# [What is asked]
Rewrite the lines of the data from the line containing "Is pixel 401" through the end of the data, inclusive, replacing "photo" with "image" and leaving everything else unchanged.

# [Data extract]
+++
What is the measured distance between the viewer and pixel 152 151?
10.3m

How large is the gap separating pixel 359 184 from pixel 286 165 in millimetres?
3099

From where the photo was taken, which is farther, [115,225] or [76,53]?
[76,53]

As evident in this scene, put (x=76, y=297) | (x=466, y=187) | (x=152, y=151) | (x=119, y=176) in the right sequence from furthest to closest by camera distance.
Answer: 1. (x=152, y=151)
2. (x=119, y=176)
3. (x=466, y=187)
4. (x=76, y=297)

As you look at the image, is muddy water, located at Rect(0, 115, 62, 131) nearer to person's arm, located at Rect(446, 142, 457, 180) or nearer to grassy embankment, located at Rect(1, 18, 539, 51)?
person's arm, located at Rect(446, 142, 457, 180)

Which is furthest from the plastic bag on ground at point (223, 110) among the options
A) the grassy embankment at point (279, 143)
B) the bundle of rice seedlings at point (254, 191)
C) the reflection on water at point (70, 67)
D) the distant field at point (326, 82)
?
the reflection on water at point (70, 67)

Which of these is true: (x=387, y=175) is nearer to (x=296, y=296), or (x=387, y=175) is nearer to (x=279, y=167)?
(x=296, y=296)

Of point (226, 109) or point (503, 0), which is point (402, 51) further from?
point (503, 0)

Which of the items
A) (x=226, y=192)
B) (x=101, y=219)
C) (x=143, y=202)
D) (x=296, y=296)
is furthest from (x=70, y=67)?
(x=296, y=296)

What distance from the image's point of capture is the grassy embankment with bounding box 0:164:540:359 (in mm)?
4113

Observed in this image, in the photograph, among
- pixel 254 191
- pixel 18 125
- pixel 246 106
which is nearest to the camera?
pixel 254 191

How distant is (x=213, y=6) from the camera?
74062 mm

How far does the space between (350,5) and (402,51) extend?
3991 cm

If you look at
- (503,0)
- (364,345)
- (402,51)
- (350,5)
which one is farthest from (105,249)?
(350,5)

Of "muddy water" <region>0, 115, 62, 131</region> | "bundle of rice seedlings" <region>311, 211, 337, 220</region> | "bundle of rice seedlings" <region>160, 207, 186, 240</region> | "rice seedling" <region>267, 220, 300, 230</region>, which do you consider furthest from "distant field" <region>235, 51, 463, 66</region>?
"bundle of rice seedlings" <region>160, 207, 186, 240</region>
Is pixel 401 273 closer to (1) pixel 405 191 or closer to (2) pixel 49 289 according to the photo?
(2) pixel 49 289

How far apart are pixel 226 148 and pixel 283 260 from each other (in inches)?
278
+++
# [Written response]
Is pixel 401 273 closer to (1) pixel 405 191 or closer to (2) pixel 49 289 according to the image?
(2) pixel 49 289

How far apart are pixel 226 148 and pixel 283 260 from each other (in inches)?
278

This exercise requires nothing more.